InputOutput Data Formats
Java I/O
Big-endian and little-endian
Big-endian data stores the bytes that make up an integer starting with the most significant byte and counting down to the least-significant byte.
Little-endian architectures store the least-significant byte first with the most-significant byte coming last.
In a big-endian decimal system (as opposed to a big-endian binary system like computers use) the number 12 means (1 * 10) + (2 * 1). In a little-endian system, 12 means (1 * 1) + (2 * 10), or 21.
Big-endian format is used in the Java Virtual Machine and in almost every modern CPU except Intel's X86 family.
IEEE-754
IEEE-754 is an international standard for the representation of single- and double- precision floating point numbers. It is used by many modern computer architectures, especially ones aimed at engineering and scientific markets.

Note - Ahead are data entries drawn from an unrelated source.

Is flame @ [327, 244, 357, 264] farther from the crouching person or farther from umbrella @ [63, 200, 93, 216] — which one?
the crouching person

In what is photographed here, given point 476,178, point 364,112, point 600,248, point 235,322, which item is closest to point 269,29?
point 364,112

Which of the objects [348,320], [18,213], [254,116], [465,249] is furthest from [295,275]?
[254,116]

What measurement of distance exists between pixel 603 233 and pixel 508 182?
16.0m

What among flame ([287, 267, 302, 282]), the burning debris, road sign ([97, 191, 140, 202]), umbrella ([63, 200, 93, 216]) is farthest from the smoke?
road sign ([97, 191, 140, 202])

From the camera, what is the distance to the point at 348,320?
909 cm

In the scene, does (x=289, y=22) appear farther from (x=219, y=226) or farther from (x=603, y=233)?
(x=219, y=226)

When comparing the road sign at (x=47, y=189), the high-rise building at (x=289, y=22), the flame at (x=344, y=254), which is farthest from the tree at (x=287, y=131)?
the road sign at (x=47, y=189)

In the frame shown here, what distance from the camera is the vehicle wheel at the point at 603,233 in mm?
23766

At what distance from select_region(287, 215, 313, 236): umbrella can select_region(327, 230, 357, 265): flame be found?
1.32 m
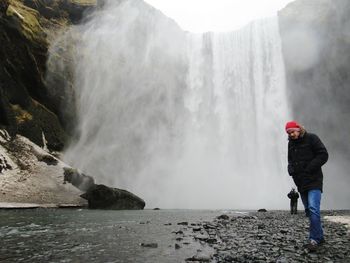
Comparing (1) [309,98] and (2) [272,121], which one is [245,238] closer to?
(2) [272,121]

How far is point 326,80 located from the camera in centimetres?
4628

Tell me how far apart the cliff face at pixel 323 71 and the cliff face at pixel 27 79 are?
31605 millimetres

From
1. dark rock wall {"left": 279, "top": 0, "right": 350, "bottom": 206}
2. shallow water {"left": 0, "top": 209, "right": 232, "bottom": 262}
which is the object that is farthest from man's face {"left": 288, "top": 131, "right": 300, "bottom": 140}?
dark rock wall {"left": 279, "top": 0, "right": 350, "bottom": 206}

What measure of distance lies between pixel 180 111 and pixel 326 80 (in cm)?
2052

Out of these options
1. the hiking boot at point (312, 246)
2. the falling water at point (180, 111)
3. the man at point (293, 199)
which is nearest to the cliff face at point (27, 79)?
the falling water at point (180, 111)

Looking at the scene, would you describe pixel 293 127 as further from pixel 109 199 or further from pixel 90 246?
pixel 109 199

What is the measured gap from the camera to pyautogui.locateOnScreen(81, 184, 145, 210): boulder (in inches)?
1117

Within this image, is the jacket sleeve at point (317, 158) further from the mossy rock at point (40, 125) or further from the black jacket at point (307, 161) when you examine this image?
the mossy rock at point (40, 125)

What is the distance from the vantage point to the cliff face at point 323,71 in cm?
4519

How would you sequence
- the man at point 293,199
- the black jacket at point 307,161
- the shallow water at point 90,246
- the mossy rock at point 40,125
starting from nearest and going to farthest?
the shallow water at point 90,246 → the black jacket at point 307,161 → the man at point 293,199 → the mossy rock at point 40,125

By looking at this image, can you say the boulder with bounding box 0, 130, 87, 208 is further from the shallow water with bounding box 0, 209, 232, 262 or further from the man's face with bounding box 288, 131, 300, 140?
the man's face with bounding box 288, 131, 300, 140

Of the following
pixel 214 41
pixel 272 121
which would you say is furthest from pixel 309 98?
pixel 214 41

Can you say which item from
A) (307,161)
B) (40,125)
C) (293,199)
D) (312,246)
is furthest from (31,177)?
(312,246)

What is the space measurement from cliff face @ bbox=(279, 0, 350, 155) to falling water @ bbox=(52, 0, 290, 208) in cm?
237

Again the notable exception is the Intel X86 family. In fact, Microsoft has complained about the requirement of IEEE-754 math in Java. It makes Java slower on X86 Windows than it could be because floating point arithmetic
has to be emulated in software rather than sent directly to the FPU.
UTF-8
UTF-8 is a compressed form of Unicode that uses only one byte for the ASCII characters, two bytes for the most common non-ASCII Unicode characters, and three bytes for the less-common Unicode characters.
In practice, UTF-8 is much more space-efficient than pure Unicode, especially when working with English text.